BRIEF → Reproduce the following listing word for word.

GIVEN ENTRIES →
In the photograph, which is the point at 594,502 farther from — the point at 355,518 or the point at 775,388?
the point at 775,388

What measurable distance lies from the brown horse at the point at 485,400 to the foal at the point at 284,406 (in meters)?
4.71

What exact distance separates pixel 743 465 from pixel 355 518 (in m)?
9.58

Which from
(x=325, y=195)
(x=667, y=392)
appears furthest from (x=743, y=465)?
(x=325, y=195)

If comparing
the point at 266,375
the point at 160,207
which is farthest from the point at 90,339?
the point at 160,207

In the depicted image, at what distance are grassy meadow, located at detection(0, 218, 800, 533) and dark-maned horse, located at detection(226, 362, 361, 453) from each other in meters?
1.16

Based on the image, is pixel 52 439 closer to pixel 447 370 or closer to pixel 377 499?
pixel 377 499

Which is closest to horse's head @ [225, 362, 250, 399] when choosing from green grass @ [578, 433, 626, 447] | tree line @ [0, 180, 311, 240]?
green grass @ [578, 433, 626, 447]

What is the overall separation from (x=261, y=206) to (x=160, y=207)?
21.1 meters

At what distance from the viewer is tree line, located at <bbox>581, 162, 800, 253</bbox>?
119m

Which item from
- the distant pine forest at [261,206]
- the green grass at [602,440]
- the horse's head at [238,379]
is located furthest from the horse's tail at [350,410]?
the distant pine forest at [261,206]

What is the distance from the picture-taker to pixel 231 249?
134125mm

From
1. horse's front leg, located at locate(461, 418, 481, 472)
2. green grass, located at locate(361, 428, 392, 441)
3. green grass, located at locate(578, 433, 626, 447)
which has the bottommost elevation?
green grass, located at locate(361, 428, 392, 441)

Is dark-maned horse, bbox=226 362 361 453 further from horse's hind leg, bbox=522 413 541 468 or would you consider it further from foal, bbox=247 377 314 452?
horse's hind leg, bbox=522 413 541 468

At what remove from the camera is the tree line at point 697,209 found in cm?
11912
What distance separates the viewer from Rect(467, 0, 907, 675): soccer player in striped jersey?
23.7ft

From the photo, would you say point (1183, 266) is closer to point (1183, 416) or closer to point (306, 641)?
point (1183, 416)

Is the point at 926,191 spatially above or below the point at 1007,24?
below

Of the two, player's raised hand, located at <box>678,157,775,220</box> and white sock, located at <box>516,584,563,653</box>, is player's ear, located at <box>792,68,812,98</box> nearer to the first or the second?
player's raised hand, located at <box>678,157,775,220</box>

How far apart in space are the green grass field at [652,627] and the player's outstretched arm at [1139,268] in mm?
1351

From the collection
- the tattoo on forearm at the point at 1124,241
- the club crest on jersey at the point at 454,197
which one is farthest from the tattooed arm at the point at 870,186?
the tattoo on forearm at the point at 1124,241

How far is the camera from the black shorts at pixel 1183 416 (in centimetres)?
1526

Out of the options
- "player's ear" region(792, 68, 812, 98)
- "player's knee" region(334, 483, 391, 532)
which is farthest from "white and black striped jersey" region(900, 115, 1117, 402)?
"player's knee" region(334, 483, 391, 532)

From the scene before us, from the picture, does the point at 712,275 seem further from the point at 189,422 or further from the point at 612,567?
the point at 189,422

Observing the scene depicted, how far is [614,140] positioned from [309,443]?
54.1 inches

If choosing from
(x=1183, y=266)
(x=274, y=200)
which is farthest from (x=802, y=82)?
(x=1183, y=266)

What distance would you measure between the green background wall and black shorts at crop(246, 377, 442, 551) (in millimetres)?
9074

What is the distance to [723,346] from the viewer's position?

COMPLETE ANSWER →
In the photograph, which is the point at 594,502 farther from — the point at 355,518 or the point at 775,388?
the point at 775,388

What measurable distance lies from the brown horse at the point at 485,400 to the foal at the point at 284,406 (in meters)?
4.71

What exact distance separates pixel 743 465 from pixel 355 518 (in m)?
9.58

Which from
(x=325, y=195)
(x=667, y=392)
appears furthest from (x=743, y=465)?
(x=325, y=195)

If comparing
the point at 266,375
the point at 160,207
which is farthest from the point at 90,339?
the point at 160,207

In the depicted image, at what distance are grassy meadow, located at detection(0, 218, 800, 533) and dark-maned horse, located at detection(226, 362, 361, 453) from each other in meters?
1.16

Based on the image, is pixel 52 439 closer to pixel 447 370 or closer to pixel 377 499?
pixel 377 499

Which is closest to horse's head @ [225, 362, 250, 399] when choosing from green grass @ [578, 433, 626, 447] | tree line @ [0, 180, 311, 240]?
green grass @ [578, 433, 626, 447]

What is the overall separation from (x=261, y=206) to (x=160, y=207)?
21.1 meters

At what distance from the viewer is tree line, located at <bbox>581, 162, 800, 253</bbox>?
119m

Which item from
- the distant pine forest at [261,206]
- the green grass at [602,440]
- the horse's head at [238,379]
is located furthest from the horse's tail at [350,410]?
the distant pine forest at [261,206]

What is the distance from the picture-taker to pixel 231 249?
134125mm

From
1. horse's front leg, located at locate(461, 418, 481, 472)
2. green grass, located at locate(361, 428, 392, 441)
3. green grass, located at locate(578, 433, 626, 447)
which has the bottommost elevation?
green grass, located at locate(361, 428, 392, 441)

Is dark-maned horse, bbox=226 362 361 453 further from horse's hind leg, bbox=522 413 541 468 or would you consider it further from foal, bbox=247 377 314 452?
horse's hind leg, bbox=522 413 541 468

At what remove from the camera is the tree line at point 697,209 found in cm?
11912
What distance separates the viewer from Rect(467, 0, 907, 675): soccer player in striped jersey?
23.7ft

From the photo, would you say point (1183, 266) is closer to point (1183, 416) or closer to point (306, 641)?
point (1183, 416)

Is the point at 926,191 spatially above or below the point at 1007,24?
below

Of the two, player's raised hand, located at <box>678,157,775,220</box> and white sock, located at <box>516,584,563,653</box>, is player's ear, located at <box>792,68,812,98</box> nearer to the first or the second?
player's raised hand, located at <box>678,157,775,220</box>

How far apart in space are the green grass field at [652,627] and the player's outstretched arm at [1139,268] in mm?
1351

From the collection
- the tattoo on forearm at the point at 1124,241
- the club crest on jersey at the point at 454,197
which one is farthest from the tattooed arm at the point at 870,186?
the tattoo on forearm at the point at 1124,241

How far is the camera from the black shorts at pixel 1183 416 (in centimetres)?
1526

Out of the options
- "player's ear" region(792, 68, 812, 98)
- "player's knee" region(334, 483, 391, 532)
which is farthest from "white and black striped jersey" region(900, 115, 1117, 402)?
"player's knee" region(334, 483, 391, 532)

From the scene before us, from the picture, does the point at 712,275 seem further from the point at 189,422 or further from the point at 612,567?
the point at 189,422

Observing the scene depicted, how far is [614,140] positioned from [309,443]?
54.1 inches

If choosing from
(x=1183, y=266)
(x=274, y=200)
which is farthest from (x=802, y=82)?
(x=1183, y=266)

What distance would you measure between the green background wall and black shorts at crop(246, 377, 442, 551) (in millimetres)?
9074

What is the distance to [723,346] from the viewer's position?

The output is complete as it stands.